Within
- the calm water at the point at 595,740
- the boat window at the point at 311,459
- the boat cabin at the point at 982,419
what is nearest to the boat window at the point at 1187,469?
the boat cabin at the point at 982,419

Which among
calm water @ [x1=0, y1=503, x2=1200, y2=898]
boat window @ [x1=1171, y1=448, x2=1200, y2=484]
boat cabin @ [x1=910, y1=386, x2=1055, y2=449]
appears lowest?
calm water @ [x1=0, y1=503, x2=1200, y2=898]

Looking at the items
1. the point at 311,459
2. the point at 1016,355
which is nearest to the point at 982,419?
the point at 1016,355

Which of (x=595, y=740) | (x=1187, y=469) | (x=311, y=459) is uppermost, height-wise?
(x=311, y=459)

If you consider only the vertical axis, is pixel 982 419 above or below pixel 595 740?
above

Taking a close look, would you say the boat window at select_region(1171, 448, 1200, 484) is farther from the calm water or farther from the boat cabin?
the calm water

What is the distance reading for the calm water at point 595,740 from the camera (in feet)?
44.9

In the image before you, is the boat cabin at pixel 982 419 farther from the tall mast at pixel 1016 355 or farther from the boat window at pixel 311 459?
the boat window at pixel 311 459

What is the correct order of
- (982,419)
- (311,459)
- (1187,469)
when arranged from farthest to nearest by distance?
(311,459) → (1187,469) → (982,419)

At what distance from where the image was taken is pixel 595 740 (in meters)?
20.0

════════

WHAT TO DO
Copy out word for word the part of the records that opens with the line containing "Looking at the items" and continues through the final line of the records.

WRITTEN REPLY
Looking at the items
1. the point at 311,459
2. the point at 1016,355
which is nearest to the point at 982,419?
the point at 1016,355

Which of (x=595, y=740) | (x=1187, y=469) | (x=311, y=459) is uppermost, height-wise?
(x=311, y=459)

If you consider only the vertical axis, is pixel 982 419 above or below pixel 595 740?
above

Taking a close look, would you say the boat window at select_region(1171, 448, 1200, 484) is farther from the calm water or farther from the boat cabin?
the calm water

What is the distance reading for the calm water at point 595,740 from the camera (in feet)?
44.9

In the image before you, is the boat cabin at pixel 982 419 farther from the tall mast at pixel 1016 355 or farther from the boat window at pixel 311 459?
the boat window at pixel 311 459

What is the correct order of
- (982,419)
- (311,459)
- (1187,469)
when arranged from farthest to nearest by distance?
(311,459) → (1187,469) → (982,419)

At what distance from where the image was taken is pixel 595 740 (in meters)?
20.0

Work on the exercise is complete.